Mas no es la única referencia que Ibn Habib realiza con este número sagrado que por algo fue el favorito de Yabir Ibn Hayyán. El autor de la edición crítica de este Compendio de Medicina felizmente publicado por el CSIC, Camilo Álvarez de Morales, lo advierte de alguna manera en su muy buen estudio introductorio: “Gramaticalmente no presenta casi incorrecciones, siendo tal vez la más significativa, el cambio de género en los numerales que afecta al 17, y que se localiza al final del folio 32v”. ¿Casualidad, o guiño hermético?

El nombre oculto que Dios reveló a Salomón para comunicarse con Él, lo inscribió éste en su famosa Mesa o Espejo de Salomón, en la que 365 patas de oro sostienen una representación microcósmica del universo.

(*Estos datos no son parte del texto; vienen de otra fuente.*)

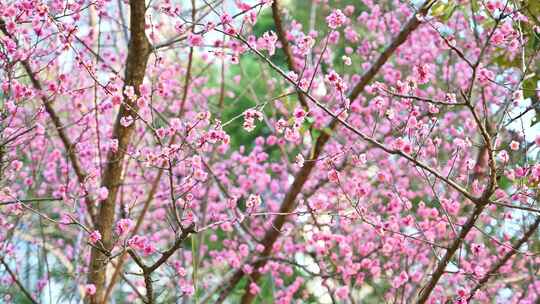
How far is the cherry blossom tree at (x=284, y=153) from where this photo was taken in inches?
98.9

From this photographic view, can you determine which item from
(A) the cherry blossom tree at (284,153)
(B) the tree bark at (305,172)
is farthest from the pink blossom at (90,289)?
(B) the tree bark at (305,172)

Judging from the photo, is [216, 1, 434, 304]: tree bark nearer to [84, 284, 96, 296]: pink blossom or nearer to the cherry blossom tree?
the cherry blossom tree

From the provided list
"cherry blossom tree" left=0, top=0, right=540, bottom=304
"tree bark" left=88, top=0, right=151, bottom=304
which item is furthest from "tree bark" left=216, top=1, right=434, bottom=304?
"tree bark" left=88, top=0, right=151, bottom=304

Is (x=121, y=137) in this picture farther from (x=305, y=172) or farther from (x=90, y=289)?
(x=305, y=172)

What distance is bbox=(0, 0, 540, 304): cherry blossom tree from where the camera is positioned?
2.51m

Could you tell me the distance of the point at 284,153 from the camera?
16.2 ft

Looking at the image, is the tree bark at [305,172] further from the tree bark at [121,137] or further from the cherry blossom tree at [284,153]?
the tree bark at [121,137]

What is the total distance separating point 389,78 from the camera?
5145mm

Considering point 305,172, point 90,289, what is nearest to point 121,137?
point 90,289

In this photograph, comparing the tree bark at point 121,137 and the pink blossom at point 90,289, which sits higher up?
the tree bark at point 121,137

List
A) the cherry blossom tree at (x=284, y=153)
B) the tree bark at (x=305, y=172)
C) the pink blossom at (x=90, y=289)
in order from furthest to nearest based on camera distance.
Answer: the tree bark at (x=305, y=172), the pink blossom at (x=90, y=289), the cherry blossom tree at (x=284, y=153)

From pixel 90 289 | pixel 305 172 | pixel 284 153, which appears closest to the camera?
pixel 90 289

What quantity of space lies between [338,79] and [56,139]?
4907 millimetres

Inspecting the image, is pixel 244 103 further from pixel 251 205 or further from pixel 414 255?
pixel 251 205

Sabemos que dicha Mesa –permítaseme que prefiera llamarla Espejo, por sus sugerencias alquímicas-, fue incorporada al Tesoro de Roma por Tito tras destruir el Templo de Jerusalén en el año 70 d.C, y permaneció durmiendo el sueño de los siglos en el templo romano consagrado a Júpiter Capitolino. Tras el saqueo de Roma por los godos en el año 410, este Espejo de Salomón quedó en manos de los visigodos tras una serie de vicisitudes prolijas de narrar. Finalmente, Alarico II, perseguido por los francos, huye en el 507 de Toulousse y se refugia en España, adonde lleva este tesoro buscado por las tres religiones monoteístas.

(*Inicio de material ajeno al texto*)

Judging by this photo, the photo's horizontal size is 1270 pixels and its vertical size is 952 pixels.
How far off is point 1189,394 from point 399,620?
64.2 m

Pues en efecto, existen motivos más que fundados para sospechar que tras la conquista de España existía también –y por encima de todo- un oculto deseo de apropiarse de este Espejo de Salomón. Algunas referencias se hallan entre los propios cronistas árabes. Ibn Adari, por ejmplo, refiere que “trasladaron tesoros y botines innumerables, entre los cuales se encontraban innumerables tesoros mágicos, de cuya conservación y custodia dependía la suerte del Imperio fundado por Ataúlfo”. En ello incide también la crónica beréber Ajbar Machmua, en la que se narra que tras el éxito de la batalla de Guadalete, Musa había sentido envidia de su lugarteniente Tariq, por lo que decidió pedirle cuentas en las propias tierras hispanas “por la posesión de una mesa que había sido de Salomón y que estaba entre el tesoro real en Toledo”. También menciona el Espejo el cronista Al Macin: “…el año 93 H., Tariq conquistó al-Ándalus y el reino de Toledo y le llevó a Walidi, hijo de Abd el Malik, la Mesa de Salomón, hijo de David, compuesta por una mezcla de oro y de plata con tres cenefas de plata”.

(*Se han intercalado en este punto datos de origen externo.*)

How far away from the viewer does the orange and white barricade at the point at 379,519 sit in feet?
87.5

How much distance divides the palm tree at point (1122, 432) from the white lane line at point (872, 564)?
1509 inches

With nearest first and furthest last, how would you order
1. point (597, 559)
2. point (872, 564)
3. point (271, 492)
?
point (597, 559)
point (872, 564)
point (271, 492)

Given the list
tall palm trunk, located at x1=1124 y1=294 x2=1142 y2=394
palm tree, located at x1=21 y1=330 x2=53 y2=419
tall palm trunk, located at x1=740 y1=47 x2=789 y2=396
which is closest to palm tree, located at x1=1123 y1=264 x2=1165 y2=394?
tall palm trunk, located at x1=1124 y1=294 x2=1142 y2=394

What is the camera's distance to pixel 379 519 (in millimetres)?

Así pues, el análisis de este libro de Ibn Habib desde estas claves herméticas y esotéricas, nos permite confirmar varias tesis, a saber:

1.-La llegada a la España andalusí de la alquimia vegetal antes que de la mineral, al menos en lo que a textos escritos se refiere, ya en la segunda década del siglo IX.

2.-Que dicha entrada se produjo de modo afín al conocimiento hermético –es decir, herméticamente-, pero perfectamente insertada en el Islam. Aunque el río de oro de la alquimia fuera muy anterior a él y, pese a que convivieran en mutuo hermanamiento, el mundo del Arte Real y Ciencia Sagrada se nutrió de la inmensa sabiduría aportada por la religión musulmana hasta lograr un esplendor no conocido antes. Ni después, en una Europa cristiana en la que paulatinamente se le iría despojando de su mística hasta convertirla en pura química. Es decir, se quedaría sin el oro del conocimiento pero sí con la escoria de un concepto de ciencia sin espíritu. Aun no con Santo Tomás o los filósofos neoplatónicos del Renacimiento, pero sí a partir del Barroco.

3.-Es imprescindible leer a los sabios andalusíes desde estas claves herméticas y esotéricas para entender el profundo y verdadero alcance de su legado. Pues sin ellas, leeríamos sus textos de un modo considerado hoy científico, sí, pero completamente despojado del espíritu desde el que lo escribieron.